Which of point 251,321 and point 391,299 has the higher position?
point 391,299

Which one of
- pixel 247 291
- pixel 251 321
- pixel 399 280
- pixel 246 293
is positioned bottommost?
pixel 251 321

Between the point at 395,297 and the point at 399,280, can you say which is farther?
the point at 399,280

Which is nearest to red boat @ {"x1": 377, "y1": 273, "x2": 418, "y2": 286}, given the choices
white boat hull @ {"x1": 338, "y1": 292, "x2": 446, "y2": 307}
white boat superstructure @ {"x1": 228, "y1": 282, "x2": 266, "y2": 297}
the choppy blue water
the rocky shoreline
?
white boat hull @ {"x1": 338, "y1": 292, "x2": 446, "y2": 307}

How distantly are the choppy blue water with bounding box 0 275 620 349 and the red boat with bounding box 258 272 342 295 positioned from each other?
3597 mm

-- Problem description --
Copy every line of the listing above word for word.

-- Written reply --
Which of point 251,321 and point 391,299 has the higher position?
point 391,299

Which one of
- pixel 247 291
- pixel 251 321
- pixel 399 280
- pixel 246 293
is positioned bottommost?
pixel 251 321

Between the point at 395,297 and the point at 399,280, can you say which is farther?
the point at 399,280

Which is nearest to red boat @ {"x1": 377, "y1": 273, "x2": 418, "y2": 286}, given the choices
white boat hull @ {"x1": 338, "y1": 292, "x2": 446, "y2": 307}
white boat superstructure @ {"x1": 228, "y1": 282, "x2": 266, "y2": 297}
the choppy blue water
the rocky shoreline
?
white boat hull @ {"x1": 338, "y1": 292, "x2": 446, "y2": 307}

How distantly are the choppy blue water with bounding box 0 275 620 349 and the red boat with bounding box 258 272 342 295 positioned from each other?
3597 mm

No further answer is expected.